§ **To be done**: Rewrite the lines from the one containing "this 1000×667 image." through the one containing "rusty chain [640, 235, 1000, 596]", substituting "worn or broken" for "damaged or defective" and leaving everything else unchanged. Give only those lines.

§ **Raw data**:

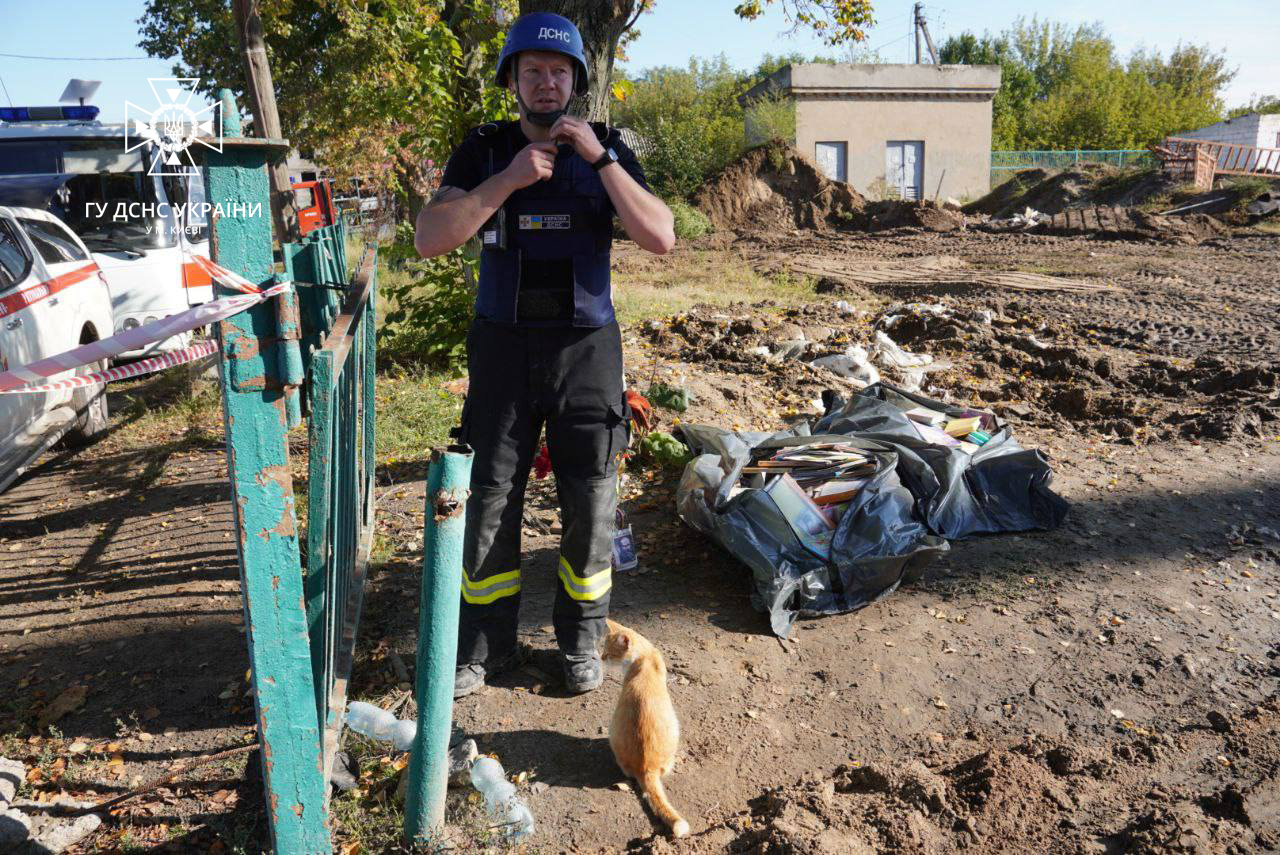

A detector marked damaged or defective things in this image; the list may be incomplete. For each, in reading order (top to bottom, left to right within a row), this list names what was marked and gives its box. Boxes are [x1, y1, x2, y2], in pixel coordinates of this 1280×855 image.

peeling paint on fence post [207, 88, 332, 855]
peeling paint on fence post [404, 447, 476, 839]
---
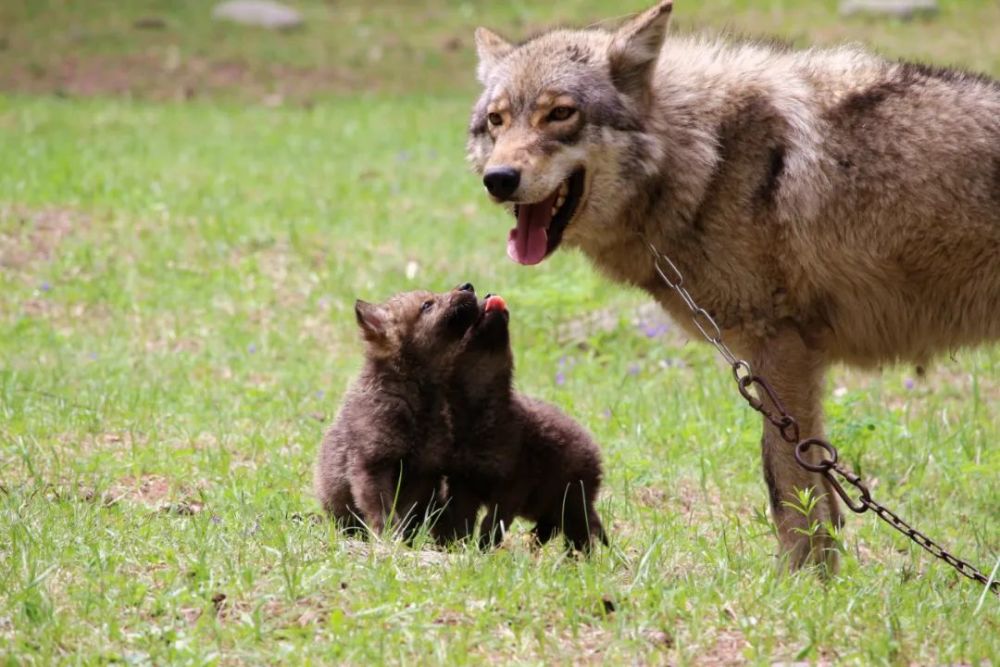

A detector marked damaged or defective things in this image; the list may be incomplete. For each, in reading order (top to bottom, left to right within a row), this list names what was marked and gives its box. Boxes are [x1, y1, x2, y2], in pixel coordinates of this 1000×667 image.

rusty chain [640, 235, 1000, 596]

§ **Written reply**:
A detector marked worn or broken things in this image; the list may be incomplete. For each, in reading order (top to bottom, left to right within a row), this list names what was marked and gives its box. Boxes are [x1, y1, x2, y2], in pixel coordinates of this 1000×667 image.

rusty chain [640, 235, 1000, 596]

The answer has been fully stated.